GIVEN EXERCISE A:
From the trade policy newsletter, reproduce everything from "Today, we have" down to "new energy sector.".
GIVEN EXERCISE B:
According to the trade policy newsletter, about what level have cumulative tariffs on Chinese goods exported to the United States reached?
GIVEN EXERCISE C:
Summarize the trade policy newsletter in two sentences.

PROVIDED TEXT:
──────────────────────────────
From Trump 1.0 to Trump 2.0: Impact of Evolution of US Trade Policies and China’s Countermeasures by ZHAO Chunming and DING Yong
Only by integrating development and security and combining internal structural reform with external openness and cooperation can China effectively counter multi-dimensional U.S. strategic containment.
Welcome to the 49th edition of our weekly newsletter! I'm SUN Chenghao, a fellow with the Center for International Security and Strategy (CISS) at Tsinghua University, Council Member of The Chinese Association of American Studies, a visiting scholar at Paul Tsai China Center of Yale Law School in 2024 and Munich Young Leader 2025.
ChinAffairsplus is a newsletter that shares articles by Chinese academics on topics such as China's foreign policy, China-U.S. relations, China-Europe relations, and more. This newsletter was co-founded by my research assistant, ZHANG Xueyu, and me.
Through carefully selected Chinese academic articles, we aim to provide you with key insights into the issues that China's academic and strategic communities are focused on. We will highlight why each article matters and the most important takeaways. Questions and feedback can be addressed to sch0625@gmail.com.
Today, we have selected an article written by Zhao Chunming, and Ding Yong, which focuses on From Trump 1.0 to Trump 2.0: Impact of Evolution of US Trade Policies and China’s Countermeasures.
Summary
This paper systematically reviews the shift in U.S. trade policy from Trump 1.0 to 2.0 and examines the impact of this shift on China and the global economy. In the 1.0 era, the United States primarily applied a“three-in-one”approach—Section 301 tariffs, the Entity List, and industrial chain restructuring—to pressure China. These measures planted inflation risks in the U.S. domestic economy and intensified structural divergences between high-tech industries, traditional manufacturing, and the new energy sector.
In the 2.0 era, U.S. policy goals and tools have been comprehensively intensified. The United States has adopted “base tariffs and reciprocal tariffs”, technological decoupling, and rules-based competition, and expanded these tactics to the multilateral level. Trump 2.0 era policies have driven a continued rise in tariff burdens and accelerated the relocation of industrial chains from China. The cumulative tariffs on Chinese goods exported to the United States have reached about 145%. At the same time, the U.S. has promoted “nearshoring” and “friendshoring” to reshape value chains and technical standards centered on North America.
──────────────────────────────
GIVEN ENTRIES:
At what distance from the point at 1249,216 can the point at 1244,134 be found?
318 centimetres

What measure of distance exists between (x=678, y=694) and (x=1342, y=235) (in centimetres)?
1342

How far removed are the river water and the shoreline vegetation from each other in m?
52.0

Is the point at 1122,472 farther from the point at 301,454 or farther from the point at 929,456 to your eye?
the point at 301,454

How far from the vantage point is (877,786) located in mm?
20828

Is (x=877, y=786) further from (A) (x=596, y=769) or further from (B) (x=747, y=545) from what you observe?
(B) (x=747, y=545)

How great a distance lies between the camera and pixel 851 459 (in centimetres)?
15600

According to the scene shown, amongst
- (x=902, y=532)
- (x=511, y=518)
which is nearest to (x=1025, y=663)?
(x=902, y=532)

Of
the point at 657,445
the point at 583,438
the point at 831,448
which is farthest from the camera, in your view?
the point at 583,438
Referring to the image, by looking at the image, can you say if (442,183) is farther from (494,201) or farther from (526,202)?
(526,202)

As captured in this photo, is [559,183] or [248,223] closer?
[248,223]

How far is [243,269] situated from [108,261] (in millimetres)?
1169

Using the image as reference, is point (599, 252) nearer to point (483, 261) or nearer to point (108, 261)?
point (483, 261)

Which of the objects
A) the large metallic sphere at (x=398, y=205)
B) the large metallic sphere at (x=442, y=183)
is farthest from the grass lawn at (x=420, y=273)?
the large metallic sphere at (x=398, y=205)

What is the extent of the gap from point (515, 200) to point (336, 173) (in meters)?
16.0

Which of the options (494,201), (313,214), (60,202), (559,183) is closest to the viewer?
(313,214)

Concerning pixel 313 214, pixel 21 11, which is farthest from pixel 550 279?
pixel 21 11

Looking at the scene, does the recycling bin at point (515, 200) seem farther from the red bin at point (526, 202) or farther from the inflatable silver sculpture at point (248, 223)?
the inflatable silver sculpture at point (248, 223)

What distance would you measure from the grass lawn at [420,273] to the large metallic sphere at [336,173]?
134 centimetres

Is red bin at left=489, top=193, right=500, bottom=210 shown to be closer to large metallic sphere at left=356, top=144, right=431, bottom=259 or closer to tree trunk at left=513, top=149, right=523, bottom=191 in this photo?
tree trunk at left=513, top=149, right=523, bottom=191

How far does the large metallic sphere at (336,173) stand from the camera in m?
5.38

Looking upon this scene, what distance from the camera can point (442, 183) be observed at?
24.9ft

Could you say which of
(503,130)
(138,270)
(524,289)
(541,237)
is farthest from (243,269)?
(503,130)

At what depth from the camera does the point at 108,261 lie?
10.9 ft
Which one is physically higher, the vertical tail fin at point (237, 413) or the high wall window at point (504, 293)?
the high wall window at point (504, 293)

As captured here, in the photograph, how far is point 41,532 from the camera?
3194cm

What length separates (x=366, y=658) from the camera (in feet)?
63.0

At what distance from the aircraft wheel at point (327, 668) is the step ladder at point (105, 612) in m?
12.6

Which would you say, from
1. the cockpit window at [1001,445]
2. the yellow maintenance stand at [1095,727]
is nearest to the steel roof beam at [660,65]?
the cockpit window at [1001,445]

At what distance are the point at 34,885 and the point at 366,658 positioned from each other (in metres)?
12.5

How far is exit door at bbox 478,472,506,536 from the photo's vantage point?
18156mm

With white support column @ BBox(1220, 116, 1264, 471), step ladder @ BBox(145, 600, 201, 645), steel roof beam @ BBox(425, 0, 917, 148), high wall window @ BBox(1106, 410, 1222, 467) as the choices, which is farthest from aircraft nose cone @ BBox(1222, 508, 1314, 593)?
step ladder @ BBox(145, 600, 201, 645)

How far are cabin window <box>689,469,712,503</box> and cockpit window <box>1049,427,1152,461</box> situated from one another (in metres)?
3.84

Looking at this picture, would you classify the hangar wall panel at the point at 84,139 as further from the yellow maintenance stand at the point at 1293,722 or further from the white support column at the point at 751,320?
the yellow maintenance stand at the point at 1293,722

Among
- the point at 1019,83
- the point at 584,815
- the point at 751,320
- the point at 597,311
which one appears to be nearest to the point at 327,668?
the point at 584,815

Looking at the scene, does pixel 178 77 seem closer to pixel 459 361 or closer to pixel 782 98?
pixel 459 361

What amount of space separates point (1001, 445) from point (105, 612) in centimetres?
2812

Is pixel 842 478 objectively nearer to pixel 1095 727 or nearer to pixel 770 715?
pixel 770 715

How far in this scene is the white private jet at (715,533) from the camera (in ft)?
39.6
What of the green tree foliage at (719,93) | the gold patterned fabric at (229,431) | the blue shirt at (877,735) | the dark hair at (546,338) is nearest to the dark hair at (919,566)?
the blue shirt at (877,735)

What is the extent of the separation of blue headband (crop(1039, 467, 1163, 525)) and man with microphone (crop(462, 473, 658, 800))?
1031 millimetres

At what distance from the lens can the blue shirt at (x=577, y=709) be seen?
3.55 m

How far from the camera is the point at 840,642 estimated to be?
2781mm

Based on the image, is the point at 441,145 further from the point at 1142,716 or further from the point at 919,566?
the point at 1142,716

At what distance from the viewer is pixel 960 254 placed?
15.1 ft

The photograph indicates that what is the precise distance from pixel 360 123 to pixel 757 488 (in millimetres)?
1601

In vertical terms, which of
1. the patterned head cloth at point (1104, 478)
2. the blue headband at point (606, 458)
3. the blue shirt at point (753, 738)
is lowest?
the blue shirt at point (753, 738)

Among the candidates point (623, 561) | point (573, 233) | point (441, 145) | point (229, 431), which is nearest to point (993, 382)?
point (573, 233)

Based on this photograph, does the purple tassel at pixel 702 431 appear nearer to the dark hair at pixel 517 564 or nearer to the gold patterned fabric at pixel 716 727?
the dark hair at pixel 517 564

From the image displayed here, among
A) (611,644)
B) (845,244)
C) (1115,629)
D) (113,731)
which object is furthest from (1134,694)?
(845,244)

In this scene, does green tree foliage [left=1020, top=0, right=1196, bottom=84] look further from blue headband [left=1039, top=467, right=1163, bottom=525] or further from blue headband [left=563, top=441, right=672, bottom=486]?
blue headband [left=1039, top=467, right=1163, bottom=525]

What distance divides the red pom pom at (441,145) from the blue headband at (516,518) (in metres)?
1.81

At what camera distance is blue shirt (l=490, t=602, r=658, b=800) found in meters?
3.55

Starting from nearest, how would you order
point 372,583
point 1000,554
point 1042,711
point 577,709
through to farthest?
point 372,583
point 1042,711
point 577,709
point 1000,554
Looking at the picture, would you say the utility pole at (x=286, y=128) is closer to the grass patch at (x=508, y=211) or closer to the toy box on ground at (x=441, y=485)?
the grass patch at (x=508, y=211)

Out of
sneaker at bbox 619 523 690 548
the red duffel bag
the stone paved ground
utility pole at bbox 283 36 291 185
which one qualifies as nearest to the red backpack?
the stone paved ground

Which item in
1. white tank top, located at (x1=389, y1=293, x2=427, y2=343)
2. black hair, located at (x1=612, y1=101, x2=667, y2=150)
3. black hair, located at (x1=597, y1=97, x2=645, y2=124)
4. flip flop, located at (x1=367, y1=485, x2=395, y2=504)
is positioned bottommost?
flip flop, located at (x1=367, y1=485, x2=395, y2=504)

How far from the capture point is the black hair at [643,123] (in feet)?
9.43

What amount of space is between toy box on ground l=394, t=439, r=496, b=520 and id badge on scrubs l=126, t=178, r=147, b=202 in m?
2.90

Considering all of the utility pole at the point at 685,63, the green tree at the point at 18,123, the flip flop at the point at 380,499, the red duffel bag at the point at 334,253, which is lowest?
──────────────────────────────
EXERCISE SOLUTION A:
Today, we have selected an article written by Zhao Chunming, and Ding Yong, which focuses on From Trump 1.0 to Trump 2.0: Impact of Evolution of US Trade Policies and China’s Countermeasures.
Summary
This paper systematically reviews the shift in U.S. trade policy from Trump 1.0 to 2.0 and examines the impact of this shift on China and the global economy. In the 1.0 era, the United States primarily applied a“three-in-one”approach—Section 301 tariffs, the Entity List, and industrial chain restructuring—to pressure China. These measures planted inflation risks in the U.S. domestic economy and intensified structural divergences between high-tech industries, traditional manufacturing, and the new energy sector.

EXERCISE SOLUTION B:
About 145%.

EXERCISE SOLUTION C:
The trade policy newsletter presents an article by Zhao Chunming and Ding Yong that reviews the shift in U.S. trade policy from Trump 1.0 to 2.0 and examines its impact on China and the global economy. In the 1.0 era the United States pressured China through Section 301 tariffs, the Entity List, and industrial chain restructuring, while in the 2.0 era it intensified its goals and tools, driving a continued rise in tariff burdens and accelerating the relocation of industrial chains from China.